Il problema è che la Stazione Spaziale non è affatto un ambiente ordinato. È piena di ostacoli, spazi stretti, angoli complicati e oggetti che non perdonano distrazioni. Inoltre, i computer di bordo non hanno la potenza di quelli terrestri e ogni algoritmo deve essere estremamente affidabile, perché la sicurezza viene prima di tutto. Trasferire nello spazio soluzioni pensate per la Terra, semplicemente, non basta.
È qui che entra in gioco il lavoro del team guidato da Somrita Banerjee, durante il suo dottorato a Stanford. L’idea è stata quella di affiancare ai metodi di pianificazione classici un modello AI addestrato su migliaia di traiettorie già risolte. In pratica, invece di partire ogni volta da zero, il sistema riceve dall’AI un suggerimento iniziale, una traiettoria plausibile costruita sull’esperienza accumulata. Da lì, il software tradizionale rifinisce il percorso rispettando tutti i vincoli di sicurezza.
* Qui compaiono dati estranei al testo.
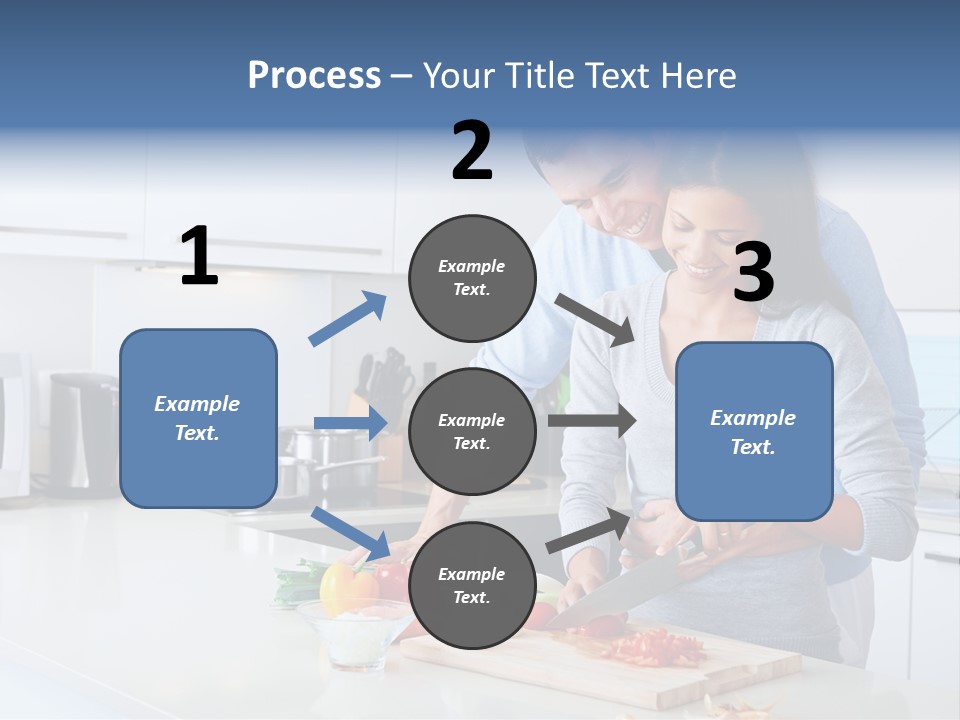 Process – Your Title Text Here

1

Example Text.

2

Example Text.

Example Text.

Example Text.

3

Example Text.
I test in orbita hanno raccontato una storia piuttosto chiara. Astrobee ha eseguito diverse traiettorie, alcune semplici, altre più complesse, come passaggi stretti o movimenti che richiedevano rotazioni precise. Nei casi più difficili, il nuovo sistema ha ridotto i tempi di pianificazione del 50–60%, senza sacrificare stabilità o sicurezza. Un risultato notevole, soprattutto considerando il contesto estremo in cui è stato ottenuto.
Perché il test di un’AI sulla ISS è un segnale chiave per le missioni future
Prima di arrivare sulla ISS, la tecnologia era stata provata a Terra al NASA Ames Research Center, usando piattaforme robotiche progettate per simulare la microgravità. Una volta nello spazio, il coinvolgimento degli astronauti è stato minimo: preparazione, avvio e chiusura dell’esperimento. Il controllo vero e proprio è rimasto a Terra, attraverso il Johnson Space Center.
Il successo di questi test ha permesso alla NASA di classificare il sistema come Technology Readiness Level 5, un riconoscimento che indica una tecnologia pronta a fare il salto verso applicazioni reali. Ed è facile capire perché questo passo conti così tanto. Più le missioni spaziali si allontaneranno dalla Terra, meno sarà possibile controllare tutto in tempo reale. A quel punto, robot capaci di decidere autonomamente non saranno un lusso, ma una necessità. E questo esperimento è uno dei segnali concreti che quella direzione non è poi così lontana.